___ PROVIDED PASSAGE

Vulnerability Management, Patch/Configuration Management

SAP NetWeaver bug exploited since January, allows RCE

logo SAP SE enterprise software development, German multinational software company, International Business Expansion, sustainable development in Technology, Frankfurt, Germany - February 08, 2024

The 10.0 SAP NetWeaver Visual Composer flaw that’s exploited hundreds of servers is worse than originally thought. Researchers found the bug was not merely a file upload issue, but a full remote code execution (RCE).

Juan Pablo “JP” Perez-Etchegoyen, chief technology officer at Onapsis, said researchers also recently discovered that threat actors had been probing for vulnerable SAP system since at least Jan. 20 — almost two months earlier than prior reports.

______
___ INFORMATION PROVIDED

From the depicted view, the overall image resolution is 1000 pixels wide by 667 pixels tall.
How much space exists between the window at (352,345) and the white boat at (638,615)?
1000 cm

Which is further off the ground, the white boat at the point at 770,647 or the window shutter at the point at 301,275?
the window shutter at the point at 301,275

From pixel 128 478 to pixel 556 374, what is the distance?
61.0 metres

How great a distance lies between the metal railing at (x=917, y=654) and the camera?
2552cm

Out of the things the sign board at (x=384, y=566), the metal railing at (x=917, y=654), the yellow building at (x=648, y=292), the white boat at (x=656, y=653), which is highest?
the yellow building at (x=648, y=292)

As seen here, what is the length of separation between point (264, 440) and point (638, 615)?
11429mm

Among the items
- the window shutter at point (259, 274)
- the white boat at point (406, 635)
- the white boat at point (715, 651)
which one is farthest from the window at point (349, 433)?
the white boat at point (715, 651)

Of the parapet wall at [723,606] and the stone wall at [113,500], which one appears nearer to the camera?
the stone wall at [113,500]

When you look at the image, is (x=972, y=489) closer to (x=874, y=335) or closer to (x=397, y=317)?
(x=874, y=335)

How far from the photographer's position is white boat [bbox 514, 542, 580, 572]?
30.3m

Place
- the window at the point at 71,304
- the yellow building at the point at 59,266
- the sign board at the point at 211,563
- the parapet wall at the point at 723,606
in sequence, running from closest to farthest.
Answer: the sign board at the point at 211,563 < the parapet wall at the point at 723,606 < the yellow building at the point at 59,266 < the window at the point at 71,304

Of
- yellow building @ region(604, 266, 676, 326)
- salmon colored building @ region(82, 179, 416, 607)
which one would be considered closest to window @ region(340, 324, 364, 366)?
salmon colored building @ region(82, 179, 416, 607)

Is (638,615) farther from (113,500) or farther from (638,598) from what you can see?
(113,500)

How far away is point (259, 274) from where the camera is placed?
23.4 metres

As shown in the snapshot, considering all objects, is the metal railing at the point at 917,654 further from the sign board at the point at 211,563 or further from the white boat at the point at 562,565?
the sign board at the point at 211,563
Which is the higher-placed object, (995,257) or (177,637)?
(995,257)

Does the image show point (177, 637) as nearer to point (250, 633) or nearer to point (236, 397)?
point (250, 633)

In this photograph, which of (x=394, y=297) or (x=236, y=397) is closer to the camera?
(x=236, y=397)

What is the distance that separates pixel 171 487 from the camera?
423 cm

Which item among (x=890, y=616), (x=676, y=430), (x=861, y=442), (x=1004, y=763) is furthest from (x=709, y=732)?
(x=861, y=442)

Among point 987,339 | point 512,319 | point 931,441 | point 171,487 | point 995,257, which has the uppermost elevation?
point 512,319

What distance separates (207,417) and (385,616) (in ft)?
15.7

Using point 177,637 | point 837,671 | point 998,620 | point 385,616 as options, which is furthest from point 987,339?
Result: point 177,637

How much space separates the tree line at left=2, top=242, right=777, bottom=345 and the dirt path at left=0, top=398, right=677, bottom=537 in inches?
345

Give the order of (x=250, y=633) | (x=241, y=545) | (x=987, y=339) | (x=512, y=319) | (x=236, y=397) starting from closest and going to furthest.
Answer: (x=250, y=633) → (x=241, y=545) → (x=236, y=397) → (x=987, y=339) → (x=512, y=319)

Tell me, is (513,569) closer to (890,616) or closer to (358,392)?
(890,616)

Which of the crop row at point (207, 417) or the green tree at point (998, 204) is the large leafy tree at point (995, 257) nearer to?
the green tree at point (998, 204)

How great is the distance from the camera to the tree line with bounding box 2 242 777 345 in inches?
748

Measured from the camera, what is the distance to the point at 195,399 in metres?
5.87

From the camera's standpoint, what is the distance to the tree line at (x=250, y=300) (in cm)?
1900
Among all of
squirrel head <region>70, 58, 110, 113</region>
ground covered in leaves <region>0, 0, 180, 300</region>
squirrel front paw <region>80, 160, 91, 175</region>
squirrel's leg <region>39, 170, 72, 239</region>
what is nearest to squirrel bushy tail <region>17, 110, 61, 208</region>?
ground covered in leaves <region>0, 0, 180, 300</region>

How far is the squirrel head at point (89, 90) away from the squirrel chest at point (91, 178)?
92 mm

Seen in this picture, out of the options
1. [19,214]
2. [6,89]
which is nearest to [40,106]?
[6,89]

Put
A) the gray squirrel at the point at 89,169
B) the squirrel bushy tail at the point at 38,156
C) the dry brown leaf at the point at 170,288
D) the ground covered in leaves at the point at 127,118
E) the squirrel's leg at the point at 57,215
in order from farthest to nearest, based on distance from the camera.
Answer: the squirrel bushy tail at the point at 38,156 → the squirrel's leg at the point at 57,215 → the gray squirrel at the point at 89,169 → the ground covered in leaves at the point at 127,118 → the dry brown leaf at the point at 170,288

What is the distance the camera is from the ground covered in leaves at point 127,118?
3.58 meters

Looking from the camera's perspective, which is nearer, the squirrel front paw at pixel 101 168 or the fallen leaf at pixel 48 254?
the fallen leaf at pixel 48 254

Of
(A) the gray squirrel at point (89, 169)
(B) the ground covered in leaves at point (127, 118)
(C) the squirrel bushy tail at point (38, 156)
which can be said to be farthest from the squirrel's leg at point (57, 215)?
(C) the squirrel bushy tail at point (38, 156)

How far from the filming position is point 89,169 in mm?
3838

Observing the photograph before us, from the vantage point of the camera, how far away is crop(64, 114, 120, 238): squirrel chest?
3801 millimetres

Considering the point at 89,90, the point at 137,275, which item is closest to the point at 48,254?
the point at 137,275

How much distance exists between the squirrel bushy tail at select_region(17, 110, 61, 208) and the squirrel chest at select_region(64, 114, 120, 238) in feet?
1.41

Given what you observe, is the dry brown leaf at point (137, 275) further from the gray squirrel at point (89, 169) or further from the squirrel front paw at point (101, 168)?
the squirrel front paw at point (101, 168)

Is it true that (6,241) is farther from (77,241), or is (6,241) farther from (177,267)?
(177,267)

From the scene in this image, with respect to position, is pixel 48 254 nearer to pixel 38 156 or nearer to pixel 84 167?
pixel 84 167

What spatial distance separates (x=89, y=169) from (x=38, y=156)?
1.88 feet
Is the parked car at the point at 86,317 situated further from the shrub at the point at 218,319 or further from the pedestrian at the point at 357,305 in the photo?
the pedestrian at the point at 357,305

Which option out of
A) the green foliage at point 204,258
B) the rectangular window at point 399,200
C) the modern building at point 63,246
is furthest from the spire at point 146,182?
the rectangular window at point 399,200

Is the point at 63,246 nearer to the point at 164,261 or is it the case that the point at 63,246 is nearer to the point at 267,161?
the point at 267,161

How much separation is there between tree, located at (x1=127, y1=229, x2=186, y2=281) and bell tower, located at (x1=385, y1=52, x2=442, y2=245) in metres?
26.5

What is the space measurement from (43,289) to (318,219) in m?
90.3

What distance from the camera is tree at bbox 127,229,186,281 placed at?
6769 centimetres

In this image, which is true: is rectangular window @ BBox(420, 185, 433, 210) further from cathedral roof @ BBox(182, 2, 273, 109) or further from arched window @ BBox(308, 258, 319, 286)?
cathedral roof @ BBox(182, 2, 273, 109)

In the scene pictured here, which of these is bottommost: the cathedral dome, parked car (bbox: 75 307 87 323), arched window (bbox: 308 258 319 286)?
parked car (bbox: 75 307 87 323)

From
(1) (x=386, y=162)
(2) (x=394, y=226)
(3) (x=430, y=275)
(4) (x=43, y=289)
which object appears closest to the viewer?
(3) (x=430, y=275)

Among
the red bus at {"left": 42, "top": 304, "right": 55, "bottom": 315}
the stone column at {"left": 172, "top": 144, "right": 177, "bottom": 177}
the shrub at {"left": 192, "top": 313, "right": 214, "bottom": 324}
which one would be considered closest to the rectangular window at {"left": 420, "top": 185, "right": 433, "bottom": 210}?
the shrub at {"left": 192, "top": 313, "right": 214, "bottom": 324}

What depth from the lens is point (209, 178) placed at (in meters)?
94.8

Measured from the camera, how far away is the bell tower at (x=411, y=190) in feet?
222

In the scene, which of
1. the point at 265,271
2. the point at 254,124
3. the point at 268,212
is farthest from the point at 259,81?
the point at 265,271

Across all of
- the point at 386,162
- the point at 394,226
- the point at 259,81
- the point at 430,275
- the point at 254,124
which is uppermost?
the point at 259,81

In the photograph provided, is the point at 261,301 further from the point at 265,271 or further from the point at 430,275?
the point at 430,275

______

**SHORT PROBLEM 1**
Can you arrange the listing as a numbered list, starting with the line containing "In the scene, which of" and going through the listing's final line, with blank lines omitted?
**SHORT PROBLEM 2**
Can you pick up the article on the exploited SAP NetWeaver flaw and continue it from its last sentence?

**EXERCISE ANSWER 1**
1. In the scene, which of
2. 1. the point at 265,271
3. 2. the point at 254,124
4. 3. the point at 268,212
5. is farthest from the point at 259,81?
6. the point at 265,271
7. Across all of
8. - the point at 386,162
9. - the point at 394,226
10. - the point at 259,81
11. - the point at 430,275
12. - the point at 254,124
13. which is uppermost?
14. the point at 259,81
15. In the photograph provided, is the point at 261,301 further from the point at 265,271 or further from the point at 430,275?
16. the point at 430,275

**EXERCISE ANSWER 2**
“Most exploits and PoCs [proof-of-concepts] that surfaced over the last several weeks are fake — wrong,” said Perez-Etchegoyen. “The danger of this is that it misleads defenders, assuming systems were patched and confusing their IR playbooks on what to look for. However, it it’s important to stress that organizations should react and apply the patches, since the released patches are effective in preventing the threats that we have seen actively being leveraged against organizations.”

Perez-Etchegoyen said it’s been a very broad campaign, with all types of industries affected by the massive exploitation and compromise of CVE-2025-31324. Here’s the rundown:

  • Rapid7 reported nearly all of the incidents they saw affected manufacturing.
  • In a joint webinar with Mandiant, Onapsis reported addressing incidents across multiple industries such as energy and utilities, manufacturing, media and entertainment, as well as oil and gas.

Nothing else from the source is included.